Supplied text ->
▶
The play is well-structured with a simple plot line which documents an eight year period on the Mayo Farm in Massachusetts beginning in 1907. The central character, Robert Mayo, is an amalgam of O’Neill and his imagination. The play addresses the question, what if O’Neill did not have a chance to live—on and off—in New York for five years? What if O’Neill had not been sent to Central America by his father James, who sought “the gold-mining potential of a family investment property in the Spanish Honduras” (Roger J. Stilling, Dictionary of Literary Biography)? What if O’Neill had not joined the crew of the sail-driven cargo ship Charles Racine for a 65 day, 5,900-mile voyage from Boston to Buenos Aires? The character of Robert is an O’Neill without these experiences in foreign lands and at sea. Instead, O’Neill gave, in the play, these adventures to the character of Andy, Robert’s elder brother.

The source of this question of the effect in changed circumstances for O’Neill is based on his conversations with a Norwegian seaman whom he met on the Charles Racine. In a letter sent to a friend of O’Neill (published in the New York Times in 1920), he stated that he had been inspired by a Norwegian A.B. whom he met on the British tramp steamer. O’Neill described it as follows: “The great sorrow and mistake of his life, he used to grumble, was that as a boy he had left the small paternal farm to run way to sea. He had been at sea twenty years and had never gone home once in that time. I don’t imagine he had written home or received a letter from there in years” (“A Letter from O’Neill,” The New York Times, 11 April 1920). O’Neill described this seaman as a “bred-in-the bone child of the sea,” in “perfect harmony with his environment”; with “his feet on the plunging deck, he was planted like a natural growth in what was ‘good clean earth’ to him” (Letter, 11April 1920). What attracted O’Neill was the way this man “cursed the sea and the life [which] had led him—affectionately” and how much “[he] loved to hold forth on what a fool he had been to leave the farm.” This Norwegian fellow became a model for both Robert and Andy Mayo in Beyond the Horizon.
◀
Given data ->
▶
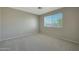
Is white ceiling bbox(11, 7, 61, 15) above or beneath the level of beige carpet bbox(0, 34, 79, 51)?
◀
What you need to do ->
- A) Put this sentence from the passage on O’Neill’s Beyond the Horizon into Spanish: "The character of Robert is an O’Neill without these experiences in foreign lands and at sea."
- B) Extend the passage on O’Neill’s Beyond the Horizon, picking up after its final sentence.

Responses to the exercise ->
- A) El personaje de Robert es un O’Neill sin estas experiencias en tierras extranjeras y en el mar.

- B)
In the first act of the play, Robert and Andy make a tragic mistake on the evening before Robert’s departure for the East on a ship with his uncle. Andy has not questioned his life as a farmer on the Mayo farm. Robert, a poet and dreamer, has aspired to see the world beyond the horizon especially after his father made him leave college for financial reasons.

Yet, in spite of his genuine love for adventures and freedom, Robert is turned from his course by what to him, at that time, seems his love for the daughter of a deceased neighbor, Ruth Atkins. Not being able to bear the idea of his younger brother marrying Ruth, whom he secretly loves, Andy decides to take the place of Robert and sets out to the sea. The consequences of these decisions are demonstrated in the tragic ending; when wasted by the tuberculosis and hating his confinement in a small bedroom to die, Robert crawls out to the country road running by the farm to see, for the last time, the horizon. Andy then accuses Ruth, of causing his brother’s death because she has confessed to him that she had told Robert that her marriage to him was a mistake since she never loved him.

In the small theatre space in the Coventry Building in Cleveland Heights—the home of Ensemble Theatre―the vast yellow fields, interior of the house, and the sunset of the play’s scenes were projected on the backdrop. Additionally, instead of using a child actor for the role of Mary, Robert and Mary’s infant daughter, director Celeste Cosentino and projection designer Ian Hinz used film footage to illustrate interactions between Robert (James Rankin) and Mary (Catherine Elersich).

The use of cinematic techniques in the production is in line with O’Neill’s own life -long interest in the cinema and his “interest in discontinuous space” as used in film (Richard Hayes “Towards a ‘New Stage Craft’: Eugene O’Neill and Some Aspects of the Early Narrative Cinema” Eugene O’Neill Review 31 (2009):51). Drawn to cinematic possibilities, O’Neill alternates, in Beyond the Horizon, between indoor and outdoor scenes. This results in a sense of discontinuity as well as extended breaks between scenes. This is what Alexander Woollcott, in his review in February 1920 for its Broadway premiere, criticized: “Certainly it was a quite impractical playwright who split each of these three acts into two scenes, one outside and one inside the Mayo farmhouse.” (New York Times, 8 February 1920).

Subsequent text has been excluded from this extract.